Problem to solve → In the excerpt on enlarging digital color images, what is the recommended upper limit of enlargement for programs such as Genuine Fractals™ and Perfect Resize™?

Excerpt to read →
-------------------------

Before the advent of digital images the magnification of color images inevitably blurred edges, increased the visibility of pigment grains and moved colors towards gray. With digital technology, certain trade-offs became available, but they provided greatly flawed solutions. One could retain edge strength and color saturation by pixel duplication, but the blocks of identical pixels created by such algorithms quickly form large stair-step structures utterly unacceptable in quality work. If the new pixels are produced by interpolation, even using bi-cubic information that extends beyond local pixels, edges rapidly lose sharpness and color saturation declines markedly.
Programs such as Genuine Fractals™ and its improved descendant Perfect Resize™ represent a major step forward. The strategy employed is to identify edges, then characterize the patterns adjacent to the edge by advanced Fourier analysis so as to blow-up not just the edge but the complex pattern in which the edge is embedded. It is a powerful method, but it suffers from two significant limitations. Since sampling errors in very small images are often characterized by strong edges, these errors will be faithfully reproduced. This means that images smaller than about 2 MB are not addressable and 10x enlargement is the recommended upper limit for all images. In addition, those areas of the image that are not identified as containing edges are still allowed to lose focus and move towards gray, losing the subtle texture of the original.
In exploring this challenge, Dr. Hirsh has developed a powerful, mathematical painting engine — one that uses certain algorithms to address aesthetic control of edges as an alternative approach to this problem. In essence, he uses bi-cubic algorithms to recapture weakened edges — a process generally thought to be too difficult to be practical. By also providing robust edge detection filters, Dr. Hirsh demonstrates how one can control texture in gradient regions - a method that works extremely well, even on very small images.

-------------------------

Data section →
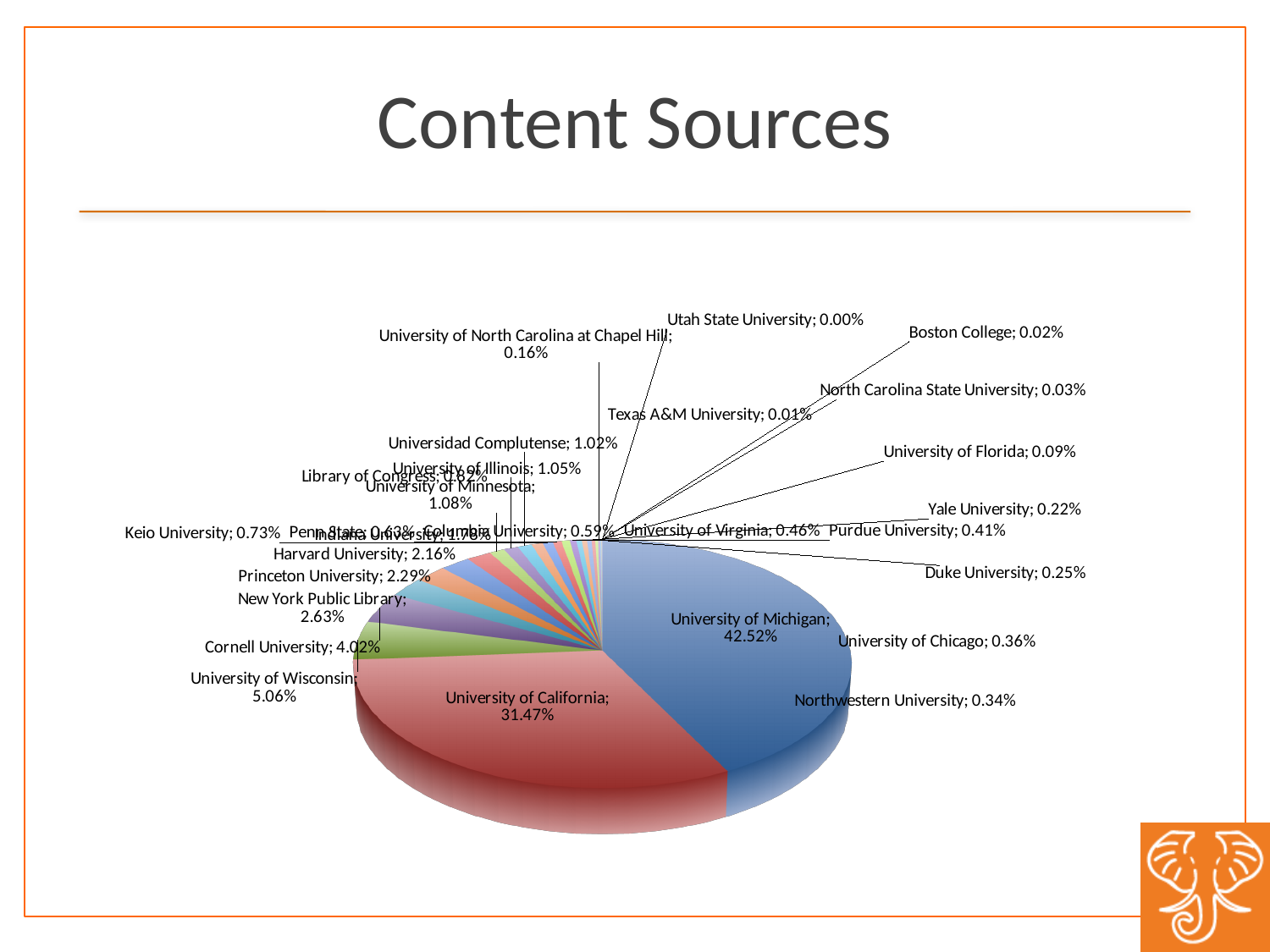
What is the value shown for Boston College? 0.02% What is the value shown for Cornell University? 4.02% What is the value shown for University of Wisconsin? 5.06% Which content source has the smallest share, at 0.00%? Utah State University What kind of chart is shown on the slide? pie chart Which content source has the largest slice of the pie? University of Michigan What is the difference between the shares of University of Michigan and University of California? 11.05% What is the value shown for University of California? 31.47% Which is larger, the share for University of Wisconsin or for Cornell University? University of Wisconsin What is the combined share of University of Michigan and University of California? 73.99% What share of the pie does University of Michigan hold? 42.52% What is the title of the chart on the slide? Content Sources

-------------------------

Finished exercise → 10x enlargement.